## Exercise objective
Copy exactly the lines from the "In the photograph, how" line to the end, both included, and nothing else.

## Material supplied
________
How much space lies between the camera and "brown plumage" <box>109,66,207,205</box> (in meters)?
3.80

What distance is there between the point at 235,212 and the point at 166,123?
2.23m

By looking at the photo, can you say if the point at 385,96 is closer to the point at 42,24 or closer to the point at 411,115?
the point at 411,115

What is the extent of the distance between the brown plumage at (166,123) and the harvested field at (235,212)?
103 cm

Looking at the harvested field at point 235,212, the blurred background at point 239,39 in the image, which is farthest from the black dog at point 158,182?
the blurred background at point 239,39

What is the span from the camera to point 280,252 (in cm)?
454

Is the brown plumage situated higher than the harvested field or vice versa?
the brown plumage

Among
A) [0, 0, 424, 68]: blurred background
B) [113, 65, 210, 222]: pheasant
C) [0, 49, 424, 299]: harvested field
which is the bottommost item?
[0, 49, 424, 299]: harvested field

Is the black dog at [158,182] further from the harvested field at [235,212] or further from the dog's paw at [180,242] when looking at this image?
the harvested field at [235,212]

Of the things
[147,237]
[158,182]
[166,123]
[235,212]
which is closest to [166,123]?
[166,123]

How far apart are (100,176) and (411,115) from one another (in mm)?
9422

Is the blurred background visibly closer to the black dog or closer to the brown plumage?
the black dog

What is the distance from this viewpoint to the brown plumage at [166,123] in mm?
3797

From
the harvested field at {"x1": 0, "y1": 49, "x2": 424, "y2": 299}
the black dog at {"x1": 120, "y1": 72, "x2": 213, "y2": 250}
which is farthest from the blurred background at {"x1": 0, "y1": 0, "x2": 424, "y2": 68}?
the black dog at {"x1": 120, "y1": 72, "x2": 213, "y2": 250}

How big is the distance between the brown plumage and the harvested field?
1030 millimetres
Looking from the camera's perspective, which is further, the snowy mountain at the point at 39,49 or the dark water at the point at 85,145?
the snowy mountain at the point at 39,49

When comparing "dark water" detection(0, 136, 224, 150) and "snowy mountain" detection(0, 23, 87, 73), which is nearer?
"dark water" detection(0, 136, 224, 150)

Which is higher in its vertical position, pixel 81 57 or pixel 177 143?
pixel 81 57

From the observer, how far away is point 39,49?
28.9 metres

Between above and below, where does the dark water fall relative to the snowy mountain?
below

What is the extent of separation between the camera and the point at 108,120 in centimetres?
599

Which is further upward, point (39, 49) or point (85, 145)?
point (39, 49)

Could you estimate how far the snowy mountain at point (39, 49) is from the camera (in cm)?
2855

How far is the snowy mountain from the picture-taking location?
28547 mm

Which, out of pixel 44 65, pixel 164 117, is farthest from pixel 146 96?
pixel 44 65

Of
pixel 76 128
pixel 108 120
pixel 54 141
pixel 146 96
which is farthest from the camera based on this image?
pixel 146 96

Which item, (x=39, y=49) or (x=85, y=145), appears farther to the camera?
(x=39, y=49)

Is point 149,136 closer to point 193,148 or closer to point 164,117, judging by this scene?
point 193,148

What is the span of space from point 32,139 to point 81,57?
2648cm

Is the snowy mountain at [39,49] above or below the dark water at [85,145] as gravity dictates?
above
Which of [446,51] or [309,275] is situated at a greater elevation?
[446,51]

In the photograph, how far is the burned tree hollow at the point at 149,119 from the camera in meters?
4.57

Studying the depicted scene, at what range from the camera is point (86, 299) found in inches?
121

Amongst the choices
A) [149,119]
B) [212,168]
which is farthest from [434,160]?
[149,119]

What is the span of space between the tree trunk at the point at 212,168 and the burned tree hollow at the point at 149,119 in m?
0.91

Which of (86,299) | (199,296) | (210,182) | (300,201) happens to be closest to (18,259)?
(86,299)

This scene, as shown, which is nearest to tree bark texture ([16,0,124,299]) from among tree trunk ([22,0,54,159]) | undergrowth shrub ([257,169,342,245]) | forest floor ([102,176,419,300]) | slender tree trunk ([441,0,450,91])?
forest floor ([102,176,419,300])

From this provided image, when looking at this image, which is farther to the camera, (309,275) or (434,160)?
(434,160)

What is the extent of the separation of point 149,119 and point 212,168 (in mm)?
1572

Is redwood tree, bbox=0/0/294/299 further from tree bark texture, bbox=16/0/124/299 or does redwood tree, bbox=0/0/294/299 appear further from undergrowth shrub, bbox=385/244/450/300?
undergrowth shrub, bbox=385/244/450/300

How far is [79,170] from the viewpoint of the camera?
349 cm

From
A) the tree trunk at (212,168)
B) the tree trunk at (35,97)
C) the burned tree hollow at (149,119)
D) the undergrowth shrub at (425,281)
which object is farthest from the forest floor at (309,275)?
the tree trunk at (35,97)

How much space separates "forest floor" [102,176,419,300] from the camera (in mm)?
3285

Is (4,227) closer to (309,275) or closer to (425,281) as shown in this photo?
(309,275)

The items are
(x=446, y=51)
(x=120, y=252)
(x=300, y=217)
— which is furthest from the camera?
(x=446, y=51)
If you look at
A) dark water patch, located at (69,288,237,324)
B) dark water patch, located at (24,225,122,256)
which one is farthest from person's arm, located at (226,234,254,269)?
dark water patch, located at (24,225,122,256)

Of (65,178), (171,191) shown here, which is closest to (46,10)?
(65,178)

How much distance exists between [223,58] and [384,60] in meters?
________
## Response
In the photograph, how far is the burned tree hollow at the point at 149,119 from the camera in meters?
4.57

Studying the depicted scene, at what range from the camera is point (86, 299) found in inches?
121

Amongst the choices
A) [149,119]
B) [212,168]
which is farthest from [434,160]?
[149,119]

What is the span of space between the tree trunk at the point at 212,168 and the burned tree hollow at the point at 149,119 in m?
0.91

Which of (86,299) | (199,296) | (210,182) | (300,201) happens to be closest to (18,259)?
(86,299)

This scene, as shown, which is nearest to tree bark texture ([16,0,124,299]) from among tree trunk ([22,0,54,159]) | undergrowth shrub ([257,169,342,245]) | forest floor ([102,176,419,300]) | slender tree trunk ([441,0,450,91])?
forest floor ([102,176,419,300])

From this provided image, when looking at this image, which is farther to the camera, (309,275) or (434,160)?
(434,160)

What is the extent of the separation of point 149,119 and point 212,168 (in mm)?
1572

Is redwood tree, bbox=0/0/294/299 further from tree bark texture, bbox=16/0/124/299 or does redwood tree, bbox=0/0/294/299 appear further from undergrowth shrub, bbox=385/244/450/300?
undergrowth shrub, bbox=385/244/450/300

How far is [79,170] from the viewpoint of the camera?
349 cm

From
A) the tree trunk at (212,168)
B) the tree trunk at (35,97)
C) the burned tree hollow at (149,119)
D) the undergrowth shrub at (425,281)
which object is farthest from the forest floor at (309,275)?
the tree trunk at (35,97)

How much space separates "forest floor" [102,176,419,300] from the camera (in mm)?
3285

Is (4,227) closer to (309,275) or closer to (425,281) as shown in this photo?
(309,275)

The items are
(x=446, y=51)
(x=120, y=252)
(x=300, y=217)
— which is furthest from the camera?
(x=446, y=51)
If you look at
A) dark water patch, located at (69,288,237,324)
B) dark water patch, located at (24,225,122,256)
which one is farthest from person's arm, located at (226,234,254,269)?
dark water patch, located at (24,225,122,256)

Of (65,178), (171,191) shown here, which is closest to (46,10)?
(65,178)

How much distance exists between [223,58] and [384,60] in meters?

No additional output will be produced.